What you should do |
Using the entries below, transcribe exactly the line containing "Based on the picture, is" and each line that follows it to the end.

[start of Input]

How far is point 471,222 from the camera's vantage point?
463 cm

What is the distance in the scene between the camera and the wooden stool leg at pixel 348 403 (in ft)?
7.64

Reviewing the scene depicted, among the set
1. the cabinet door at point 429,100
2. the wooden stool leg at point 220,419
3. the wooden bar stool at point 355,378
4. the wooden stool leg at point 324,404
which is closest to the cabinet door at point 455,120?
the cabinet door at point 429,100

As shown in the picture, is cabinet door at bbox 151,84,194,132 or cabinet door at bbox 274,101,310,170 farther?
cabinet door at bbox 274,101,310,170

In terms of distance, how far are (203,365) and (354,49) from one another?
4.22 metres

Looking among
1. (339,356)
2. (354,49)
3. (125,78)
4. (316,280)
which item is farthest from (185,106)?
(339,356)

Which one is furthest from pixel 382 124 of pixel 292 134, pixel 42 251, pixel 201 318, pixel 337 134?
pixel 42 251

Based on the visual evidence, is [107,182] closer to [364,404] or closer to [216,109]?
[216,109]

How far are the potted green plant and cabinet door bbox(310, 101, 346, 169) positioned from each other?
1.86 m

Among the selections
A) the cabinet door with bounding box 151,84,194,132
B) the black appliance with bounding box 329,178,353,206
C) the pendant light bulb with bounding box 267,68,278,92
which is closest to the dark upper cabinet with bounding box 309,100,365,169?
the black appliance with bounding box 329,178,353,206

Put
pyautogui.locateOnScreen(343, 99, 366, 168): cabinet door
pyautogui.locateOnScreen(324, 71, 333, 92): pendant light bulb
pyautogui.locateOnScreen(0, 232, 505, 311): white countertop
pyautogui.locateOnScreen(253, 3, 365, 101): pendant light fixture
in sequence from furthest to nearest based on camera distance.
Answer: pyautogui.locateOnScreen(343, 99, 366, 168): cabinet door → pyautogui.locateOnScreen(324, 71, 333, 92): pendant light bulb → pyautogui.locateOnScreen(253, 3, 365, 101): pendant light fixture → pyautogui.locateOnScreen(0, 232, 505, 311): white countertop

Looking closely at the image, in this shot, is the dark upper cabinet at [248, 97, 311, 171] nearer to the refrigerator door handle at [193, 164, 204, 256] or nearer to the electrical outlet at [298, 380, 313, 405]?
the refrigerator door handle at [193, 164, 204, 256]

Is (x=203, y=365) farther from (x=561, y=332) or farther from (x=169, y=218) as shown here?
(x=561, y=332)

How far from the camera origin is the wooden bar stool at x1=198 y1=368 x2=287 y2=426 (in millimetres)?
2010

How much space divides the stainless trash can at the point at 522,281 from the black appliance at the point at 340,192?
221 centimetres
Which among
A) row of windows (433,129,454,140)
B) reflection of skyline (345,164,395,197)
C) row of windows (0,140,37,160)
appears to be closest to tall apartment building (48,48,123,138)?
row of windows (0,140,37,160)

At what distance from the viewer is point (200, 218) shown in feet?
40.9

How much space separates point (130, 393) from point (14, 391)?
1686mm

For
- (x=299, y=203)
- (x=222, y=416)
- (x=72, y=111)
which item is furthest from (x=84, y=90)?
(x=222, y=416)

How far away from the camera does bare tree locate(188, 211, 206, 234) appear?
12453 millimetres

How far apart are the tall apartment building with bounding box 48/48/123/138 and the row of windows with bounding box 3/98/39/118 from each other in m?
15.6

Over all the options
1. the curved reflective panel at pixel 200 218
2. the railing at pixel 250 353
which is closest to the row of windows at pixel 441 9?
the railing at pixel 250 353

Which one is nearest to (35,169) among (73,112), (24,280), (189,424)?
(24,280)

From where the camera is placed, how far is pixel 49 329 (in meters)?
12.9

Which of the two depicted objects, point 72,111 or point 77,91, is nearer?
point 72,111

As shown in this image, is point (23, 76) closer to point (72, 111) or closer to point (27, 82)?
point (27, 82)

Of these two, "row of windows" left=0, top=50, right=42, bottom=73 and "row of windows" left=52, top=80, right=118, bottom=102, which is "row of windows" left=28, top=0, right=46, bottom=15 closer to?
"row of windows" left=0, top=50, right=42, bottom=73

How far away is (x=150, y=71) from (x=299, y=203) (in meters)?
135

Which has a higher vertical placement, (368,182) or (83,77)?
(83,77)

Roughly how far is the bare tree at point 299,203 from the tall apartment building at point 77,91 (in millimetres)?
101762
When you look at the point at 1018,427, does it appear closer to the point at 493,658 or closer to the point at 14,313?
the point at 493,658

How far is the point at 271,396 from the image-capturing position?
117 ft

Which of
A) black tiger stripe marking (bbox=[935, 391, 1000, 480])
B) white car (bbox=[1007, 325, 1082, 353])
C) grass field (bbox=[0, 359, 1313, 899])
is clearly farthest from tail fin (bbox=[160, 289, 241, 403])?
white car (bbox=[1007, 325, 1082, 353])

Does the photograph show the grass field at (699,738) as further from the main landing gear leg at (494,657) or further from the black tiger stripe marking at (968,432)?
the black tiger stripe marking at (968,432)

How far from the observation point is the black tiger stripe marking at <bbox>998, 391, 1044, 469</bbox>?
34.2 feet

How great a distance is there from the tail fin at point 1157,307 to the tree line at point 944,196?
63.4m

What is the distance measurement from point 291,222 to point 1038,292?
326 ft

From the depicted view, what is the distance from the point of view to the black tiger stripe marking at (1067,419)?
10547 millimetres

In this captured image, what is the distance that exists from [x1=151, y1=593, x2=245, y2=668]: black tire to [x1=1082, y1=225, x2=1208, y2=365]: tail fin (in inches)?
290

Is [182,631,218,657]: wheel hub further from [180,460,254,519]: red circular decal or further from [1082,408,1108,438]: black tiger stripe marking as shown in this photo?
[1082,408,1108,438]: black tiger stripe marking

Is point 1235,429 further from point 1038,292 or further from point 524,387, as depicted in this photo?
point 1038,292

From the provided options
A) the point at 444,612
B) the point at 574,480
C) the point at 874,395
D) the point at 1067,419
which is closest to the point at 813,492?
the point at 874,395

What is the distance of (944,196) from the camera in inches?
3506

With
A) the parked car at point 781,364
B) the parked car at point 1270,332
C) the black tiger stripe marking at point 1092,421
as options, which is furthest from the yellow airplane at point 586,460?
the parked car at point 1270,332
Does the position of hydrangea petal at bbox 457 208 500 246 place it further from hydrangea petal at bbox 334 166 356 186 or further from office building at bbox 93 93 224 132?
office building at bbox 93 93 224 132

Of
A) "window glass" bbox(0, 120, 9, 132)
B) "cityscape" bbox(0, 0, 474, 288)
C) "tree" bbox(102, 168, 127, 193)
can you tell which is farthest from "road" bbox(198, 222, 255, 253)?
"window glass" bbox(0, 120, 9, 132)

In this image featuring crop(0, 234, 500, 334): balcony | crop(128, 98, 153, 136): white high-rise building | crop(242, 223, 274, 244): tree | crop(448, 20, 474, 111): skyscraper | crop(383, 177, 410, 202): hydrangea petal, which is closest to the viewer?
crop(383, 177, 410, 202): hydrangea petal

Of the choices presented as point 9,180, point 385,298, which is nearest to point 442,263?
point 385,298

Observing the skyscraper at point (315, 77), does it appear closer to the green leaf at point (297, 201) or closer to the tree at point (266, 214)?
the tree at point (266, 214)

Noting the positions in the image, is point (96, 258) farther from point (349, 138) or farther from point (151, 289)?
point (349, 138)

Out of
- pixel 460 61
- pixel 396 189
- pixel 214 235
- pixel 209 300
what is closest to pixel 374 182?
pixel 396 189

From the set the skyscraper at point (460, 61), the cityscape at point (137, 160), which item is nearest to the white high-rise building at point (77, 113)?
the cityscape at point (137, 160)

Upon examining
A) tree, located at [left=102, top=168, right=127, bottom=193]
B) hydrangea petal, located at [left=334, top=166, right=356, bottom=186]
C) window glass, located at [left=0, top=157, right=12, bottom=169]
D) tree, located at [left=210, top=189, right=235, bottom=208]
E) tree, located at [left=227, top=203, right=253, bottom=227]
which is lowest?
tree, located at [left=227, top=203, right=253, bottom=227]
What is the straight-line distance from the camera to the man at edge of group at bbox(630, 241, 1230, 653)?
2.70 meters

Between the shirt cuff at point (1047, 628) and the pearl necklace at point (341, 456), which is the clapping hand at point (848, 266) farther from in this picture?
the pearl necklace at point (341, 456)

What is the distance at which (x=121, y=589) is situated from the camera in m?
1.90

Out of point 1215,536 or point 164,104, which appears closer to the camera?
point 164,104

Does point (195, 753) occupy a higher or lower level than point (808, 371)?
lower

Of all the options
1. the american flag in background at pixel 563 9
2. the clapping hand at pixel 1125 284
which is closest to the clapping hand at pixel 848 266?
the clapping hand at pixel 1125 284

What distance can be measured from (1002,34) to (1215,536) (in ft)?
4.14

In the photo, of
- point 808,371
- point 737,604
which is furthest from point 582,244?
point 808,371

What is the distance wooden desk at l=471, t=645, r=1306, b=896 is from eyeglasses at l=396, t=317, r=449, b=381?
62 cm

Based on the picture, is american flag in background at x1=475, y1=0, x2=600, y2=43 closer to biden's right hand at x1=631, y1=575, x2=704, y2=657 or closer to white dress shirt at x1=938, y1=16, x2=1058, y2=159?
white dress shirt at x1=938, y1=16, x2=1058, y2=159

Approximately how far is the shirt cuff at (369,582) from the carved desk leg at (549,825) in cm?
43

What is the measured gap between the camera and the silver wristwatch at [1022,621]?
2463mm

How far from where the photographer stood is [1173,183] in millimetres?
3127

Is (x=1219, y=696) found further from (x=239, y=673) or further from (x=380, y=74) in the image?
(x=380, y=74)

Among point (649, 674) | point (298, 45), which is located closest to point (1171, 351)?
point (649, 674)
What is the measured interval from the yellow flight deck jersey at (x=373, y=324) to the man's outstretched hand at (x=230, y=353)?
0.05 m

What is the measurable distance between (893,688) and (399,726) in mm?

[end of Input]

Written answer |
Based on the picture, is american flag in background at x1=475, y1=0, x2=600, y2=43 closer to biden's right hand at x1=631, y1=575, x2=704, y2=657 or closer to white dress shirt at x1=938, y1=16, x2=1058, y2=159?
white dress shirt at x1=938, y1=16, x2=1058, y2=159

Approximately how far is the shirt cuff at (369,582) from the carved desk leg at (549,825) in cm?
43

What is the measured gap between the camera and the silver wristwatch at [1022,621]?
2463mm

How far from where the photographer stood is [1173,183] in millimetres?
3127

Is (x=1219, y=696) found further from (x=239, y=673) or further from (x=380, y=74) in the image?
(x=380, y=74)

Among point (649, 674) | point (298, 45), which is located closest to point (1171, 351)?
point (649, 674)
What is the measured interval from the yellow flight deck jersey at (x=373, y=324) to the man's outstretched hand at (x=230, y=353)?
0.05 m

What is the measurable distance between (893,688) and (399,726) in mm?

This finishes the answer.